UN institutions must comply with target to halt deforestation by 2020, say forest groups on International Day for Biological Diversity
May 22, 2016. On the International Day for Biological Diversity, and a day ahead of the United Nations Environment Assembly meeting in Nairobi, the Global Forest Coalition (GFC)  reminded  policy makers that halting deforestation by 2020, in line with target 15.2 of the Sustainable Development Goals (SDGs) , and community-driven forest restoration, must become key priorities in dealing with climate change and biodiversity loss. Despite the UN’s historic pledge to halt deforestation by 2020 most countries and UN institutions, in particular the Parties to the UN Framework Convention on Climate Change (UNFCCC) that are currently meeting in Bonn for their first formal meeting after the Paris Summit , seem to be ignoring this goal, putting at risk the world’s forests and biodiversity.
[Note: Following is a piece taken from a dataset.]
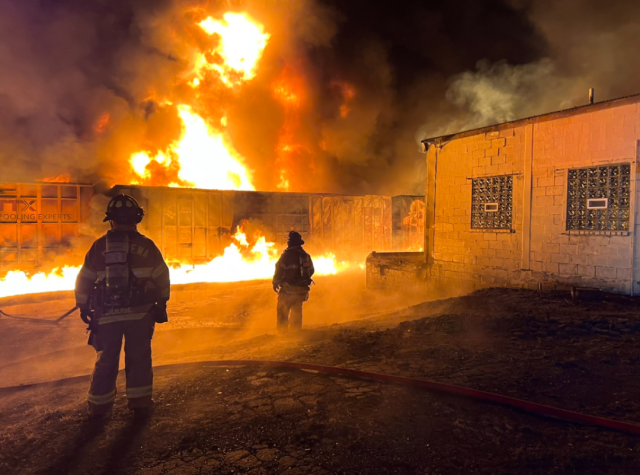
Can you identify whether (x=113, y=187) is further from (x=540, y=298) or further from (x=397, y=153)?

“Many countries, including heavily forested countries like Brazil and Bolivia, have disregarded the 2020 deforestation goal of the SDGs in their emissions reduction pledges  for the Paris Climate Agreement,” said Mary Lou Malig, campaigns coordinator of GFC.
As highlighted in GFCs publication Forest Cover’s 50th edition launched today , the problem is increased as the UNFCCC and other UN institutions are blurring the definition of forests by including monoculture plantations as forests. “In biodiversity terms, monoculture plantations are a threat rather than a contribution to biodiversity. If we follow this faulty definition, an increase in plantations may erroneously seem like increased forest cover but what this actually means is biodiversity loss,” said Souparna Lahiri of the All India Forum of Forest Movements, who is currently attending the UN climate talks for GFC. The Paris Climate Agreement allows parties to compensate their greenhouse gas emissions by tree planting and other carbon sequestration projects. “Such a promotion of monoculture plantations, especially of alien tree species like eucalyptus and pine, directly threatens biodiversity, and undermines the livelihoods of forest-dependent communities”, adds Lahiri .
Applauding the positive role of the Convention on Biological Diversity in this regard, GFC highlights that the CBD has produced clear recommendations (directed at, for example, the Intergovernmental Panel on Climate Change and the Parties to the Climate Change Convention) to take biodiversity into account in climate change policies . The CBD’s scientific body has also highlighted the need to respect the rights, role and traditional knowledge of indigenous peoples, local communities and women in ecosystem restoration, and conservation .
“Now that the United Nations Environment Assembly is the world’s highest decision-making body on the environment, we can only hope that the Ministers of Environment that come together in Nairobi tomorrow will start a serious discussion on policy coherence and make sure their own negotiators do not say “A” in one forum, and “B” in another,” says Simone Lovera, GFC’s executive director, who is on her way to Nairobi from the climate talks in Bonn.